Advice from a 2023 first-timer

  8 JULY 2024

Last year, a first-timer was part of my larger friend group at SDCC - which of course put me into Jane Goodall mode for all 5 days. I love seeing the Con through fresh eyes, especially because I had few expectations when I first showed up years ago, whereas the now-massive SDCC brand bestows so many expectations on new attendees. It fascinates me to see how the reality confirms (or blows to smithereens) their Comic-Con dreams. Hence the round-up of first-timer experiences I publish every year.

The below first-timer, however, distinguished himself in one important way. He went to Comic Creator Connection as other friends have in the past - but where they came away unimpressed, he (artist) met a potential collaborator there (writer) who was already active in the business. Today they are writing a graphic novel together. Success story! (He also began working with me, for which I am very grateful, so it was a score for me too.)

Here's his insightful advice for you brand new attendees.


As a new attendee to pretty much any large-scale comic/creator convention, I think it can be daunting pretty quickly. In this environment, the amount of stuff you want to do is pretty insane. My approach was to choose a thread that dictated the kinds of panels that I thought would be really valuable, but also was dealing with the subject matters that I knew to ask questions from people that had already done it. And then I wanted to get in some fun stuff as well.  

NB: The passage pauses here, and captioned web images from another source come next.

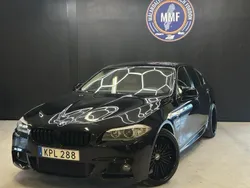 Svart Begagnad 2010 BMW 523 Sedan | 139 800 kr (Lite dyr)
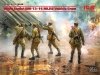 ICM 35648 WWII Soviet BM-13-16 MLRS Vehicle Crew 1/35
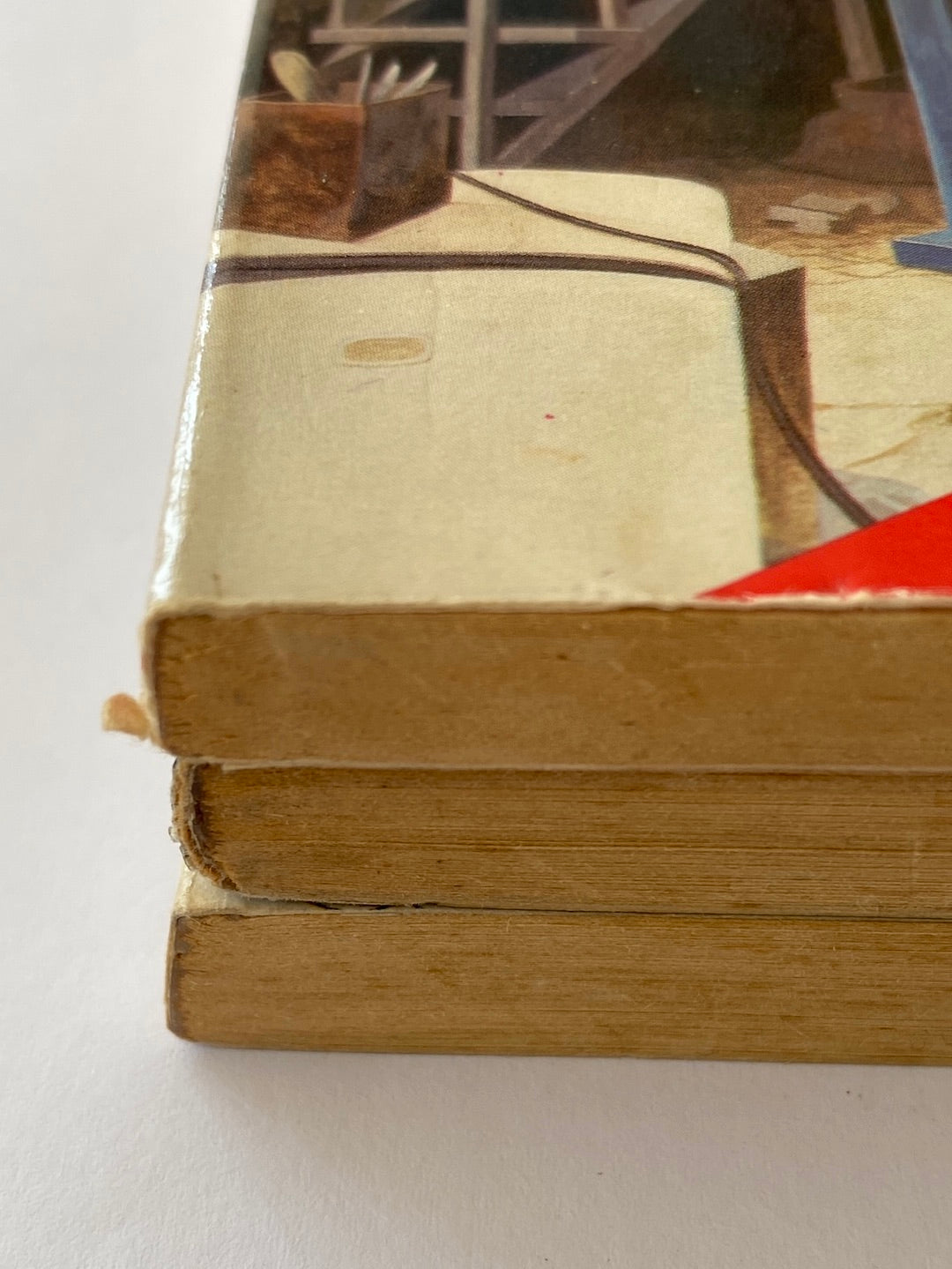 Doctor Who First Doctor 3 Paperbacks Target Books 1980s VGC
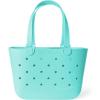 image:imageSimple Modern Mattel Large Beach Bag  Waterproof Getaway Rubber Tote with Zipper Pocket for Travel Pool Boat Groceries Sports  BarbieOcean Water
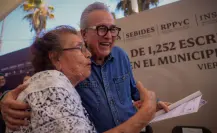 Rubén Rocha: La gente pobre es la que se inunda y puede reponer el daño con poquito | VIDEO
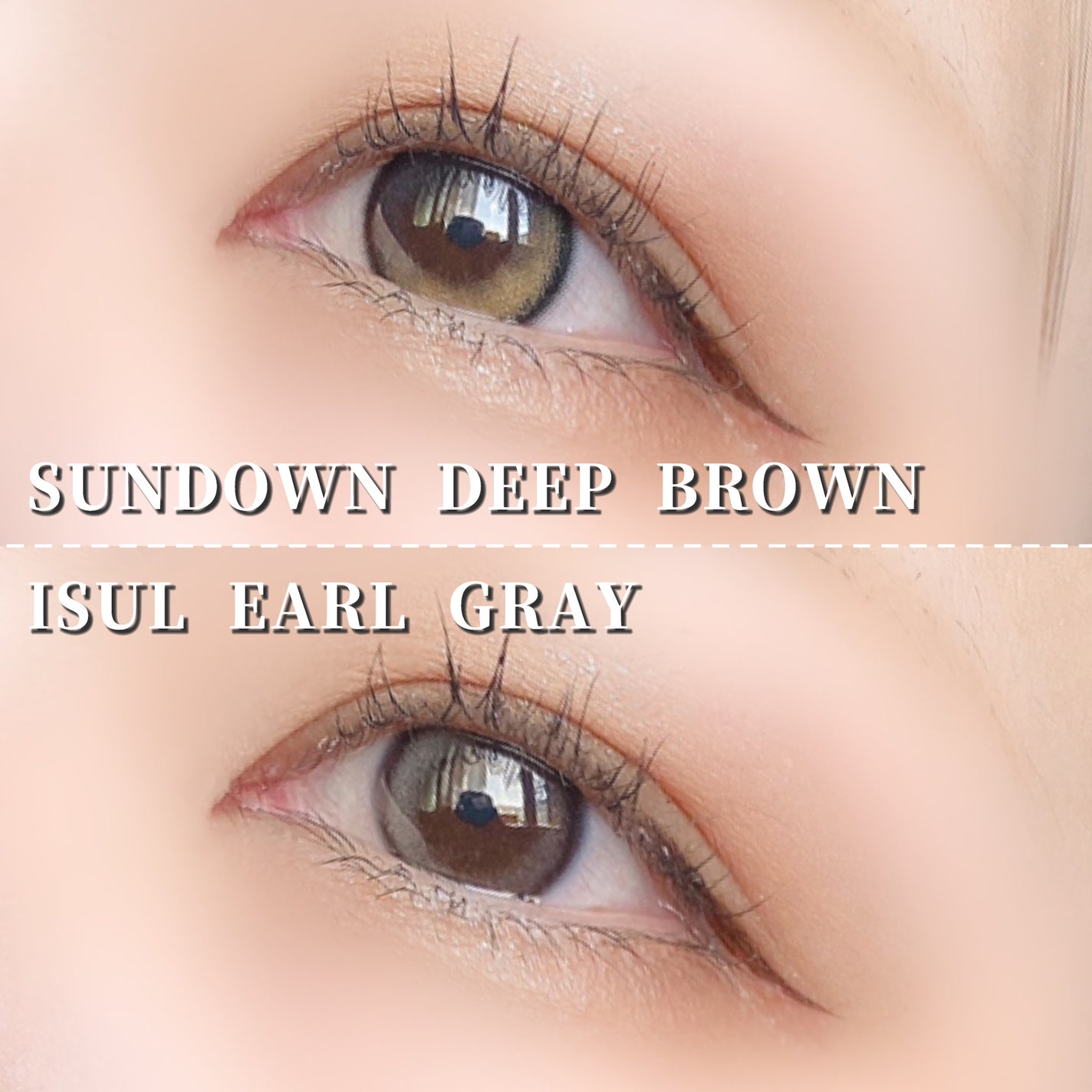 LENSME AKMAシリーズ ワンデー/LENSME/ワンデー(1DAY)カラコンを使ったクチコミ(2枚目)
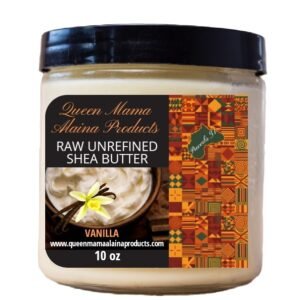 intl ✈️ queen mama alaina mango scent whipped shea butter, receive 1 qty., ships international (10 oz.) (copy)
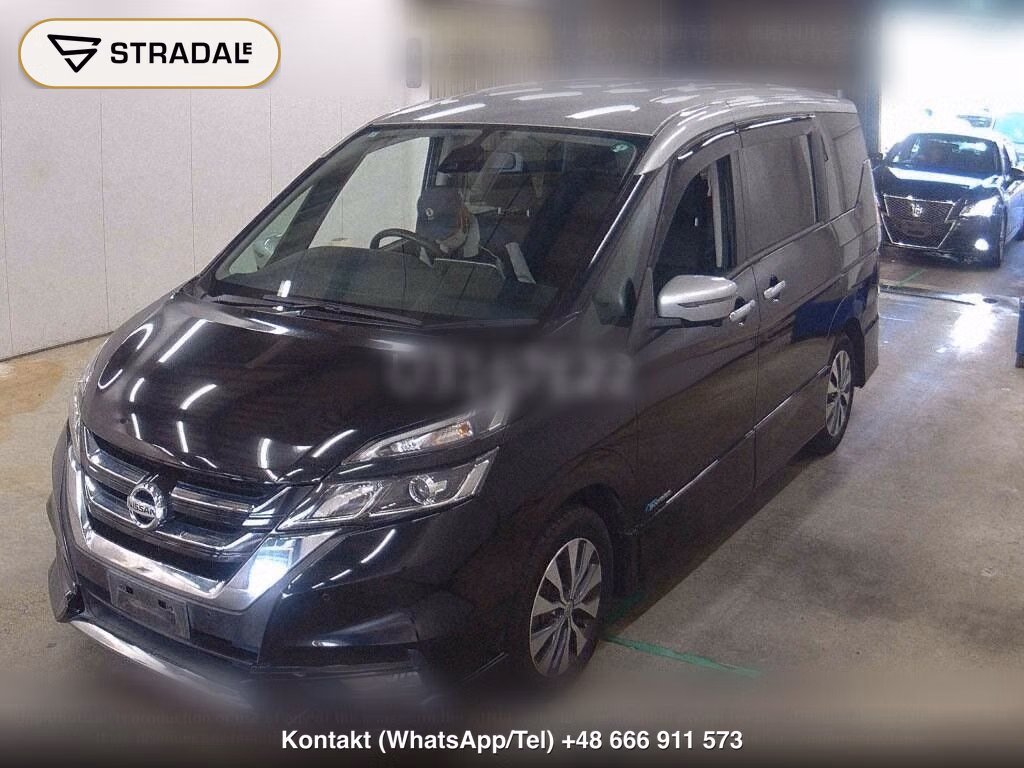 NISSAN SERENA 5D HIGHWAY STAR V SELECTION, miniaturka 5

Last of all was networking, which was lower on my list because I just wasn’t sure how much time anyone had to really connect with so many people vying for attention.

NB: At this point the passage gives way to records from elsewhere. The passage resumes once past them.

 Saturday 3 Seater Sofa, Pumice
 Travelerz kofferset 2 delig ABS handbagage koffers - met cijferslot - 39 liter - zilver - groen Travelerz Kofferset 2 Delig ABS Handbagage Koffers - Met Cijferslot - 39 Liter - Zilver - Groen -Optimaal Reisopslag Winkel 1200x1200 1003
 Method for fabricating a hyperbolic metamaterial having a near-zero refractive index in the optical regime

Memorize the Major Building Locations

This just keeps you from getting turned around.  The best thing I think you can do is determine where your directions are so that when you see your next timeslot coming up you have a rough idea of which building at the very least it’s in.  Knowing where certain rooms are in relation to the showroom floor, or if it’s the North or South side, really shaves time off figuring out where to go.


Build a Quick List

Do this either on paper or as a separate note on your phone. Don’t use the con schedule as your guide. The loading times alone make it really difficult to effectively use and you’re stuck in your phone almost the whole time between panels.  

Personally, I’d suggest going through the schedule and make a pretty big list of everything you might possibly want to attend by day and by time. Then begin whittling down those down until you have 2-3 panels in each time slot you’re interested in going to.


Overlap Your Lists

Don’t just pick one thing that’s happening at a certain time or room. Choose several panels or workshops that might interest you that run congruently. You’ll invariably step into a room that within 5 minutes it’s clear that the content isn’t going to be helpful or what you thought it was going to be. Don’t feel bad for ducking out; you’re there for you and to learn things you’re interested in. Bailing out of a panel that isn’t any good to hit something else on your list that’s at the same time could end up being just what you wanted to know.


Read the Descriptions

I think a lot of great panels suffer from bad titles. Skim the descriptions to make sure you aren’t missing something you really wanted to learn about. <Editorial note: this is an accurate observation and valuable piece of advice.>


Pay Attention to the Panelists

Do a little research on panelists for learning opportunities based on their work.  I found a number of people I never heard of were doing things I was interested in, and through the discussion had really specific questions about what they did in their career I wouldn’t have known otherwise.  Research also helps you make sure you’re not wasting time on a panel.


Build in Some Fun

Don’t ignore what’s happening in the hotels around the venue. I missed quite a few cool events that were going on because I just was focused on what was happening in the main convention center. Making some padding to do events or workshops like tabletop gaming or whatever I think go a long way to make sure you aren’t just burned out by the end of the con.


Networking Events

Honestly, these can be exhausting. But I don’t regret doing them. I attended 2 of them and they were quite long, but I did make some good contacts out of it so it was definitely worth it. I’d suggest looking for a networking event that best matches what you want to do, or the kind of work you are interested in, and attend at least one.  If it turns out successful, maybe consider doing another one.



So there it is. From the mouths of babes: his observations on panel titles and not being afraid to walk out of a bad panel are gold. (I always feel self-conscious and guilty walking out of a panel after a few minutes.)

If this is your first San Diego Comic-Con, you'll have your own agenda, of course. Maybe you're a creative too, or a gamer, or cosplayer, or someone's significant other getting dragged along, or some kind of hybrid. So your goals and destinations will be your own. But basic advice about studying the layout and making daily goals are applicable to everyone.

That said, we have far more checklists and fireside chats and shopping lists to get through in the next 2 weeks (!) - so I hope you're not sick of people giving you advice yet. Trust me, it really will make you more powerful once you're there. Study up!